Saved entries
=======

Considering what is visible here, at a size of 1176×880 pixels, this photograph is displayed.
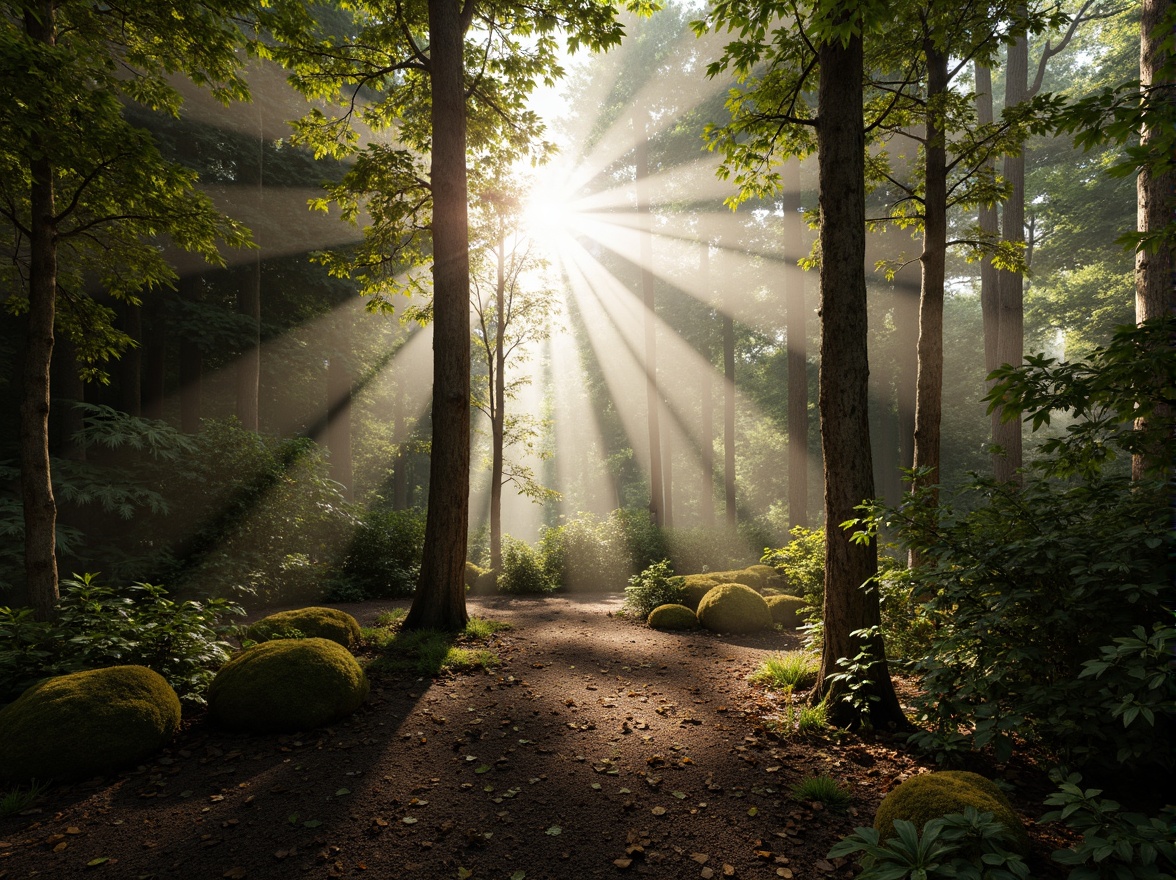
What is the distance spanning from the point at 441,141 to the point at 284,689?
22.0 feet

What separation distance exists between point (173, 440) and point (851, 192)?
1171 centimetres

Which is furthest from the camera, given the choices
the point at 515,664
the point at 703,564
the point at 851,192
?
the point at 703,564

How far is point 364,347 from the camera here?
19.2 metres

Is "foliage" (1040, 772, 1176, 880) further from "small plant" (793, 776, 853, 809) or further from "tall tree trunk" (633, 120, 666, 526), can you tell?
"tall tree trunk" (633, 120, 666, 526)

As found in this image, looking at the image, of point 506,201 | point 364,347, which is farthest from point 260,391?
point 506,201

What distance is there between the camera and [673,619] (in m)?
8.74

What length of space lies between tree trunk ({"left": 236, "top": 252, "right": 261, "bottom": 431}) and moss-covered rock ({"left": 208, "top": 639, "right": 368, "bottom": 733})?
11625 mm

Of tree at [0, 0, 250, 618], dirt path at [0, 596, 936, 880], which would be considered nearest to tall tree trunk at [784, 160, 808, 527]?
dirt path at [0, 596, 936, 880]

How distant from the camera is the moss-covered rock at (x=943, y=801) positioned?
9.13 feet

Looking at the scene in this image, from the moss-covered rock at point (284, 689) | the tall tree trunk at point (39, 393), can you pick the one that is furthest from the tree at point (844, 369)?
the tall tree trunk at point (39, 393)

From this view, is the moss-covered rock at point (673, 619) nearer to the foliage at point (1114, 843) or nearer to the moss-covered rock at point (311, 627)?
the moss-covered rock at point (311, 627)

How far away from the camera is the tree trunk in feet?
47.8

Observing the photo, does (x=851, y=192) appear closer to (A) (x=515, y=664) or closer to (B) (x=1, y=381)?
(A) (x=515, y=664)

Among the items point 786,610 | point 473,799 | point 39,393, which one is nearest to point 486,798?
point 473,799
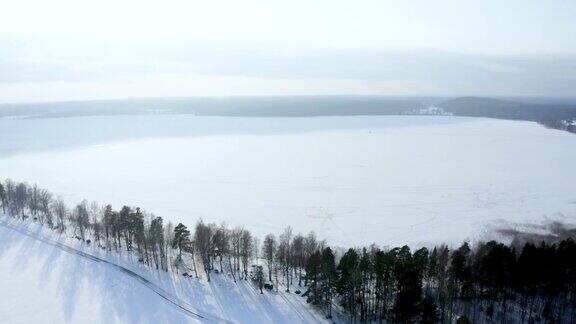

=======

> _AIM_: Turn the listing above into a numbered list with one line per item, leaving out the blank lines and the pictures.

> _TASK RESPONSE_:
1. Considering what is visible here, at a size of 1176×880 pixels, this photograph is displayed.
2. What is the distance spanning from the point at 441,141 to the point at 284,689?
3. 22.0 feet
4. What separation distance exists between point (173, 440) and point (851, 192)?
5. 1171 centimetres
6. Which is furthest from the camera, given the choices
7. the point at 515,664
8. the point at 703,564
9. the point at 851,192
10. ?
11. the point at 703,564
12. How far is point 364,347 from the camera here?
13. 19.2 metres
14. Is "foliage" (1040, 772, 1176, 880) further from "small plant" (793, 776, 853, 809) or further from "tall tree trunk" (633, 120, 666, 526), can you tell?
15. "tall tree trunk" (633, 120, 666, 526)
16. As found in this image, looking at the image, of point 506,201 | point 364,347, which is farthest from point 260,391?
17. point 506,201
18. What distance is there between the camera and [673,619] (in m)?
19. 8.74
20. What length of space lies between tree trunk ({"left": 236, "top": 252, "right": 261, "bottom": 431}) and moss-covered rock ({"left": 208, "top": 639, "right": 368, "bottom": 733})?
21. 11625 mm
22. Of tree at [0, 0, 250, 618], dirt path at [0, 596, 936, 880], which would be considered nearest to tall tree trunk at [784, 160, 808, 527]?
23. dirt path at [0, 596, 936, 880]
24. How distant from the camera is the moss-covered rock at (x=943, y=801) positioned?
25. 9.13 feet
26. Looking at the scene in this image, from the moss-covered rock at point (284, 689) | the tall tree trunk at point (39, 393), can you pick the one that is furthest from the tree at point (844, 369)?
27. the tall tree trunk at point (39, 393)
28. From this view, is the moss-covered rock at point (673, 619) nearer to the foliage at point (1114, 843) or nearer to the moss-covered rock at point (311, 627)?
29. the moss-covered rock at point (311, 627)
30. How far away from the camera is the tree trunk in feet?
31. 47.8
32. Observing the photo, does (x=851, y=192) appear closer to (A) (x=515, y=664) or closer to (B) (x=1, y=381)?
33. (A) (x=515, y=664)
34. Among the items point 786,610 | point 473,799 | point 39,393, which one is nearest to point 486,798?
35. point 473,799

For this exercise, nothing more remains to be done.